One feature I like in PHP is the use of the dot (.) for concatenation. We've already loaded up that character quite a bit here in Arc, with its use in conses, rest parameters and for the ssyntax `a.b` => `(a b)`. But concatentation is at least vaguely isomorphic to consing. I wonder...

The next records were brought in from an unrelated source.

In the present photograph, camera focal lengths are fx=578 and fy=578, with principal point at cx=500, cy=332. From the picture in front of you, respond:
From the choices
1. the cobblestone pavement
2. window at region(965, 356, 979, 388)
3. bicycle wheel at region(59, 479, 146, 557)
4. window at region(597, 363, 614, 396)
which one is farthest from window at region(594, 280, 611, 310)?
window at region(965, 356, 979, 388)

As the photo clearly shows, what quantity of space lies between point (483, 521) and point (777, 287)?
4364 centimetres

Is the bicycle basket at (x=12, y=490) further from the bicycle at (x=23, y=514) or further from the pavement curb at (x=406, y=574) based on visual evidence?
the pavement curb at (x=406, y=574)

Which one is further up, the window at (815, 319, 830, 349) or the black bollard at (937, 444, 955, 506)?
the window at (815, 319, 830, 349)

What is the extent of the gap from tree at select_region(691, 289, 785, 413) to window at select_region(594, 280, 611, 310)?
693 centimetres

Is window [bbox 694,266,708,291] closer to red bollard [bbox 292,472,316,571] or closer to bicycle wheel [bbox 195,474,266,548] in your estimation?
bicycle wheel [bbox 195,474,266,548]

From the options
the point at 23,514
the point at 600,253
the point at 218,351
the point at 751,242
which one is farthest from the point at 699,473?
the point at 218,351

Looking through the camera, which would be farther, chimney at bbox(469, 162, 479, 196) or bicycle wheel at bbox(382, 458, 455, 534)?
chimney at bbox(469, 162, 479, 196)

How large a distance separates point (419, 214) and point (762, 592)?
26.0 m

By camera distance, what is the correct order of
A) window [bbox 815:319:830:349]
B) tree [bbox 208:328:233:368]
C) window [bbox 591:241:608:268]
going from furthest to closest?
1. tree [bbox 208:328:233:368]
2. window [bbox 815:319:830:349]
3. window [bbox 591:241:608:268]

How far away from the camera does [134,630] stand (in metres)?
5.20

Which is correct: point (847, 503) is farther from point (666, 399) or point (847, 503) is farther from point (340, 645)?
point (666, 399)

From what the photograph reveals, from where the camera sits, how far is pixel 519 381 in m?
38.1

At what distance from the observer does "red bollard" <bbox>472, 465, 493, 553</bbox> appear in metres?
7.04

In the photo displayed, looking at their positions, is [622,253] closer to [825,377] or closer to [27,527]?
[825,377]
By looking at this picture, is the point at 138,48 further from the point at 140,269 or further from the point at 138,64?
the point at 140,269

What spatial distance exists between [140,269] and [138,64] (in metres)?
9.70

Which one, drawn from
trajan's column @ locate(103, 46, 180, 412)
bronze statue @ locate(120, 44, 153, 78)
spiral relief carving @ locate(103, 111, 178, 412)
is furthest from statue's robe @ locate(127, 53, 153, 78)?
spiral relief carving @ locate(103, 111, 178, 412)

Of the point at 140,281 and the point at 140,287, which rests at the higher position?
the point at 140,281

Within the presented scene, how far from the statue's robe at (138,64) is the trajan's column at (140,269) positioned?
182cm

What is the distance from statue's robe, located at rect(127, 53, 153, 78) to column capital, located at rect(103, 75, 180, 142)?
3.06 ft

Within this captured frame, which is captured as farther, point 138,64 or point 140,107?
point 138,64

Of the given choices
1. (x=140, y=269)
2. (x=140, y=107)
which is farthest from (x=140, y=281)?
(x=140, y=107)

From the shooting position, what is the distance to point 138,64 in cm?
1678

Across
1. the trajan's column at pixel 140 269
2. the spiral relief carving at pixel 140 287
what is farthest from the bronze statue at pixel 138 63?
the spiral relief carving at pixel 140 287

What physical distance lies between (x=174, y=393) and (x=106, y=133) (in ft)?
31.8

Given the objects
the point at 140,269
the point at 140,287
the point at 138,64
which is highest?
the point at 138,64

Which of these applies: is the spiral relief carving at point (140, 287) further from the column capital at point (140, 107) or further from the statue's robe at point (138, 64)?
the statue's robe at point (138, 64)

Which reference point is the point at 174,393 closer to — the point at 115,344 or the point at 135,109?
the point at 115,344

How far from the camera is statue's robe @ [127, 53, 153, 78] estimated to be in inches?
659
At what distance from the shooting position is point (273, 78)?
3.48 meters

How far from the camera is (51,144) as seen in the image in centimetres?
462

Probably not. `+` is your best bet, IMHO.

-----

1 point by akkartik 5137 days ago | link

I should mention, just for completeness, that haskell uses ++.

-----

1 point by evanrmurphy 5137 days ago | link

Didn't know that. Could you give a quick example?

-----

2 points by akkartik 5137 days ago | link

In haskell you can designate any sequence of characters as an infix operator. Here's the definition of ++ from the prelude (http://www.haskell.org/onlinereport/standard-prelude.html):

  (++) :: [a] -> [a] -> [a]
  []     ++ ys = ys
  (x:xs) ++ ys = x : (xs ++ ys)
so [1, 2, 3] ++ [4, 5] = [1, 2, 3, 4, 5]

-----

1 point by akkartik 5138 days ago | link

:) I'm convinced.

"if we can reason about something in terms of two pieces it has, it makes sense for our reasoning system to support arbitrary pairs rather than just the special case of rational numbers. Those pairs can be built up into linked lists."

Perhaps lists are continued fractions? :)

-----